→ **Work to be completed**: Render the items from the line containing "In this photograph, which" through the line containing "2.24 meters", both ends included, as a Markdown table with the columns Row and Text, numbering each line and leaving out blank lines and pictures.

→ **Data in this exercise**:

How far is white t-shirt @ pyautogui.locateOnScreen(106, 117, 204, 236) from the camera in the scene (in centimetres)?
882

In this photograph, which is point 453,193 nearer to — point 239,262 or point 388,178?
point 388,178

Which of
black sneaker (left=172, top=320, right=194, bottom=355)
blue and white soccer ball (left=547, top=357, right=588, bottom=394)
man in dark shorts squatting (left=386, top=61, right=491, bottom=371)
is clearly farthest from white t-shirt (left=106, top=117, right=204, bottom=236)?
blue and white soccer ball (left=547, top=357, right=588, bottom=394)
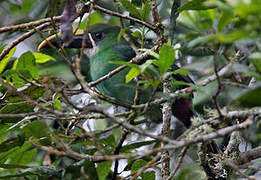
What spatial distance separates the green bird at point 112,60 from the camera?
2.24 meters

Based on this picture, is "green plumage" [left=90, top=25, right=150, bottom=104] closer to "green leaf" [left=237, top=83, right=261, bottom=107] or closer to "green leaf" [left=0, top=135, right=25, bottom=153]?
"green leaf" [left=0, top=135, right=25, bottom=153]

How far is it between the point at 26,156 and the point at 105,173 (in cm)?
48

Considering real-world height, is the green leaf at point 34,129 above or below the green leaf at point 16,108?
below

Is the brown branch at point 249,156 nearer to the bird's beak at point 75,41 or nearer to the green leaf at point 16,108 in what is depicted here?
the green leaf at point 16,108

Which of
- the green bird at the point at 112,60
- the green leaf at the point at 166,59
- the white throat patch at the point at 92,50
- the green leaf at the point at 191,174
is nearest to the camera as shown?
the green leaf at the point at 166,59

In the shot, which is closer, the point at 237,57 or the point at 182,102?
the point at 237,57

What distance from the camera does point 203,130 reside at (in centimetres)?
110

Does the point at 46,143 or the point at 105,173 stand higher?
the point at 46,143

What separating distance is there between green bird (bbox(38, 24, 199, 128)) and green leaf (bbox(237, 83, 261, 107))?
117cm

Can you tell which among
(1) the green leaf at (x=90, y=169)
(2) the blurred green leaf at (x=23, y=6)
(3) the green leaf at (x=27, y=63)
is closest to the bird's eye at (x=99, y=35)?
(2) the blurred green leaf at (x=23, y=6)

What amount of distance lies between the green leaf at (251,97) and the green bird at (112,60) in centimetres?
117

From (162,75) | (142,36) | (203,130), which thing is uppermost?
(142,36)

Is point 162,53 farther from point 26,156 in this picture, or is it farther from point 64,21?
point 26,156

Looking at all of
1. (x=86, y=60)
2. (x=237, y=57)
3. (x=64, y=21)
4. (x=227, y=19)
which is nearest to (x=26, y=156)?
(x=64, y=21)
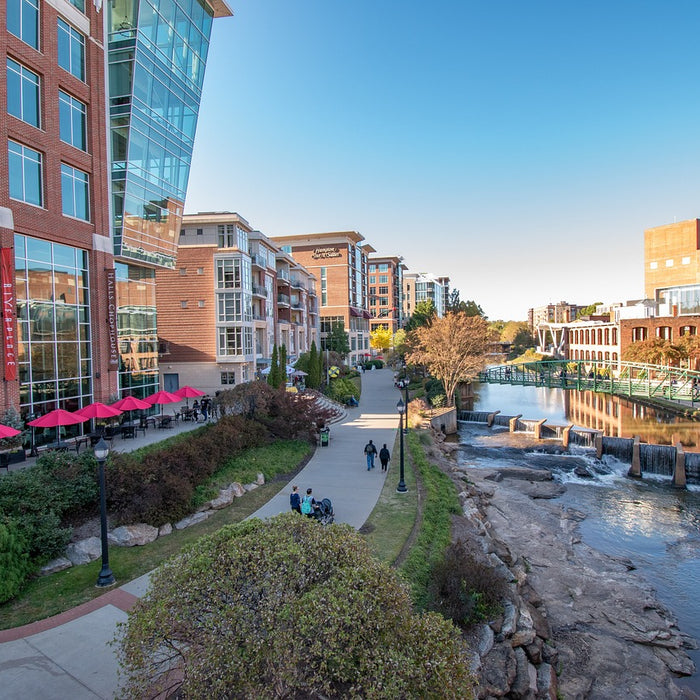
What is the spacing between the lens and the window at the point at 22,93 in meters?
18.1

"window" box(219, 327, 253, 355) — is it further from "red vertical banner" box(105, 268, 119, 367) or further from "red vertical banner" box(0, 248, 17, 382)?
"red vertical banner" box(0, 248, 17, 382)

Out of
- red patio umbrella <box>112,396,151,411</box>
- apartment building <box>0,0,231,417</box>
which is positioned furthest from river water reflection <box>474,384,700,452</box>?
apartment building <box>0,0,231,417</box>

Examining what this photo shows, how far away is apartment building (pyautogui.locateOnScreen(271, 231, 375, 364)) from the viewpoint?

---

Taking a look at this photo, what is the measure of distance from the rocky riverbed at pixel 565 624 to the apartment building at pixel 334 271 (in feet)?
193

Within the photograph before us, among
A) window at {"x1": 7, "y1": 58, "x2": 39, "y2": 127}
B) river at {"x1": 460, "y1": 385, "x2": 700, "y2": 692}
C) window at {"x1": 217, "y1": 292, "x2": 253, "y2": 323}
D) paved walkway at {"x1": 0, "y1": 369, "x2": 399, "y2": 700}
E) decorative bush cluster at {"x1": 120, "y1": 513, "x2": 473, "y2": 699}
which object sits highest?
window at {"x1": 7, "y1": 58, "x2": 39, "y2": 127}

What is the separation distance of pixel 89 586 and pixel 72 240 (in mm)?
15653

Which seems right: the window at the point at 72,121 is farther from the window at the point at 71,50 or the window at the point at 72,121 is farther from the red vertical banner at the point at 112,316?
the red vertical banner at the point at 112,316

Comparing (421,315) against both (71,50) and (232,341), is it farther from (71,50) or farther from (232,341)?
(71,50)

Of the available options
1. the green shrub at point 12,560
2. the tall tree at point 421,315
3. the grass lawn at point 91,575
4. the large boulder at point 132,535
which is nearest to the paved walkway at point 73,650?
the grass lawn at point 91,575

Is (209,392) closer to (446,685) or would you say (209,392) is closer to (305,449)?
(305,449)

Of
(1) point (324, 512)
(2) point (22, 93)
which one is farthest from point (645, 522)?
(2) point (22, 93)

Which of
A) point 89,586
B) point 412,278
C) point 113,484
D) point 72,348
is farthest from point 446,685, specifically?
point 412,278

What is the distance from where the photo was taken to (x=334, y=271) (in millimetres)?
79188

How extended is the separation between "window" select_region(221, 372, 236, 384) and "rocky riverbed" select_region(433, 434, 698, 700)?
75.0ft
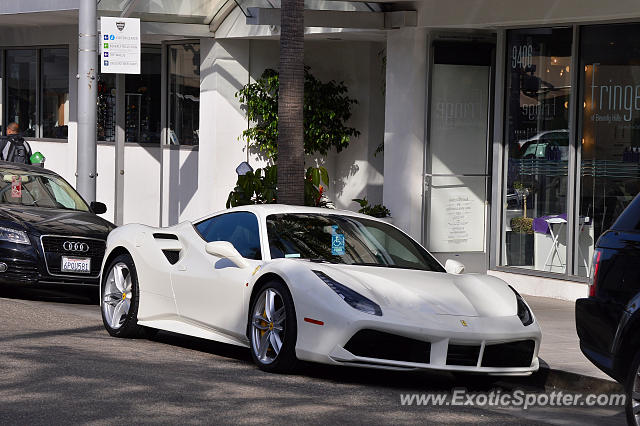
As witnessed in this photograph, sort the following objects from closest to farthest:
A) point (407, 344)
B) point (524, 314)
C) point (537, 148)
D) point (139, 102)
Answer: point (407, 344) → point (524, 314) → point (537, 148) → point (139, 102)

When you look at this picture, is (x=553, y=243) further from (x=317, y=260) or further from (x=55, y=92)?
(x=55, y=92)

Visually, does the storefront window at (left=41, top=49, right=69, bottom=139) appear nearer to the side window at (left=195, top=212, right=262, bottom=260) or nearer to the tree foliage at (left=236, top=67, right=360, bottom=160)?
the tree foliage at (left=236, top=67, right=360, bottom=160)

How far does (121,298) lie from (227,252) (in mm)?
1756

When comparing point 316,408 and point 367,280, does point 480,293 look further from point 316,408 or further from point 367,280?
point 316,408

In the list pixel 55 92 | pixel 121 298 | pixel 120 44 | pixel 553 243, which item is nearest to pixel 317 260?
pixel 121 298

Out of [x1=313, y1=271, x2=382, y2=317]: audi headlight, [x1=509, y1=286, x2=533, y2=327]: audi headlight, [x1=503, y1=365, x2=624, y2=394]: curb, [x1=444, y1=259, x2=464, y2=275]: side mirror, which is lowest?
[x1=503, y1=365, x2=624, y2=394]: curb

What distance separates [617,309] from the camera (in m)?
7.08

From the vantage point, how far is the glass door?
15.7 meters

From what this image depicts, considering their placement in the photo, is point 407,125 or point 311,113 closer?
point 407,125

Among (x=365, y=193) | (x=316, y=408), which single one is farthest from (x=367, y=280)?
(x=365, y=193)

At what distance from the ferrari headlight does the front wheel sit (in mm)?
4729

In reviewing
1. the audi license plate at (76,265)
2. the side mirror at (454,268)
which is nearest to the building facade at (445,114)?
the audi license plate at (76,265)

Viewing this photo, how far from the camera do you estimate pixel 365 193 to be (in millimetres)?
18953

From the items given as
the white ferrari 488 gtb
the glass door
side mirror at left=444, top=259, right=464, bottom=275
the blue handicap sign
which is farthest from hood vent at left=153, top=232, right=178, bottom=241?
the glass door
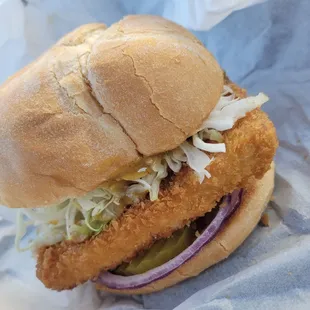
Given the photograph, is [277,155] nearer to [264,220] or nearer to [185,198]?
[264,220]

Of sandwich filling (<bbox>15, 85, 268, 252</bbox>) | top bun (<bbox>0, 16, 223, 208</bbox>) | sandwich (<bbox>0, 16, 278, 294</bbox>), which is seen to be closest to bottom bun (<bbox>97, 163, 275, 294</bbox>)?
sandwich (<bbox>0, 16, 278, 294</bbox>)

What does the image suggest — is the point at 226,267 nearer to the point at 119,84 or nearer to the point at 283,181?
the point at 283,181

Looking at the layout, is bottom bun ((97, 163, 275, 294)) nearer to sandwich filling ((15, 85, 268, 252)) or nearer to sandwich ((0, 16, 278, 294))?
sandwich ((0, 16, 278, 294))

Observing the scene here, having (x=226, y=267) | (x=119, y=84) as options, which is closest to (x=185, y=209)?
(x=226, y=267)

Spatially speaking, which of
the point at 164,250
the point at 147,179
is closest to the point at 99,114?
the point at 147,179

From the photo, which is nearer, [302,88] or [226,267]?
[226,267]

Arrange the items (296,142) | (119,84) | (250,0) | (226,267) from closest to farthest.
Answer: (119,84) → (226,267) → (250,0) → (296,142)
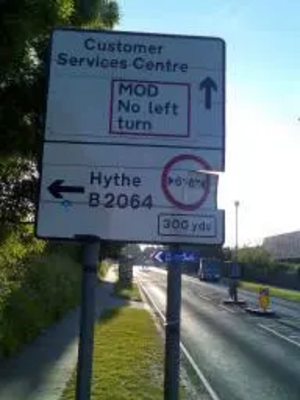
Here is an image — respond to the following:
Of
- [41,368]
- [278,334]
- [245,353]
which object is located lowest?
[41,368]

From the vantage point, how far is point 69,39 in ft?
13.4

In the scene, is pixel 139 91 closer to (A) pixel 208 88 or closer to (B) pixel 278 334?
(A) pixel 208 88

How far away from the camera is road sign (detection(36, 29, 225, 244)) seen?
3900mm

==

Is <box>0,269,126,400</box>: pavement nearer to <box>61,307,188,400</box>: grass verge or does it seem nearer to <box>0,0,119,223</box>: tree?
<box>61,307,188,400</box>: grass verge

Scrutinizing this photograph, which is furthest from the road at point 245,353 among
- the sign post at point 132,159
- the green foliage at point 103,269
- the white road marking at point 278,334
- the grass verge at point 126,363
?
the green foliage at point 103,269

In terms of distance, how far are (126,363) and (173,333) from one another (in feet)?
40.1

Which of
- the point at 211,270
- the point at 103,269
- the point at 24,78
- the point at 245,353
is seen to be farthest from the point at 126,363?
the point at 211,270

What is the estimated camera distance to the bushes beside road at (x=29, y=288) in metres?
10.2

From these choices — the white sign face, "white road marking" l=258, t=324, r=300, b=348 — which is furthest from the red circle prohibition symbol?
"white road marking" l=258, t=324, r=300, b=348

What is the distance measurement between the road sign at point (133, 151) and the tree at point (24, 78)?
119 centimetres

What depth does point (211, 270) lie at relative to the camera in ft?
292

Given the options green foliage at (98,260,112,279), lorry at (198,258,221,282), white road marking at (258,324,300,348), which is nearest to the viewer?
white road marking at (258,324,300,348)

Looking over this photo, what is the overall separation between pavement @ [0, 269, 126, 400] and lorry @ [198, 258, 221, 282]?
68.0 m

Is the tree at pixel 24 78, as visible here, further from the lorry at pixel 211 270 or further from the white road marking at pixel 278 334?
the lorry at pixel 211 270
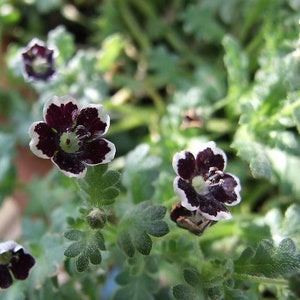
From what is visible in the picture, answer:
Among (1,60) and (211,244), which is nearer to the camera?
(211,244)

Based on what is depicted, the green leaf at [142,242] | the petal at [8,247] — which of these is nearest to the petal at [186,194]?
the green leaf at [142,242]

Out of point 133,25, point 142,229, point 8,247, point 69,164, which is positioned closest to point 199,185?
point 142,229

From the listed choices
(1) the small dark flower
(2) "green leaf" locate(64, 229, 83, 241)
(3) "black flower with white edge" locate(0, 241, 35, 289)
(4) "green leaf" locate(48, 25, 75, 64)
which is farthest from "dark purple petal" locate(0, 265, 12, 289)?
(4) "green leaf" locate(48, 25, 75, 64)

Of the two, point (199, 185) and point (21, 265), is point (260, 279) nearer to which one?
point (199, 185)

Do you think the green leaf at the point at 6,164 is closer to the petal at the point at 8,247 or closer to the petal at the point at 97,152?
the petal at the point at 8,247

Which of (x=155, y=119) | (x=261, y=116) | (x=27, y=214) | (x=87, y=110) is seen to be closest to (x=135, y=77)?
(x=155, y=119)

→ **Solution below**:
| Row | Text |
|---|---|
| 1 | In this photograph, which is point 453,193 nearer to — point 239,262 or point 388,178? |
| 2 | point 388,178 |
| 3 | Which of |
| 4 | black sneaker (left=172, top=320, right=194, bottom=355) |
| 5 | blue and white soccer ball (left=547, top=357, right=588, bottom=394) |
| 6 | man in dark shorts squatting (left=386, top=61, right=491, bottom=371) |
| 7 | is clearly farthest from white t-shirt (left=106, top=117, right=204, bottom=236)? |
| 8 | blue and white soccer ball (left=547, top=357, right=588, bottom=394) |
| 9 | What spatial distance separates the green bird at point 112,60 from the camera? |
| 10 | 2.24 meters |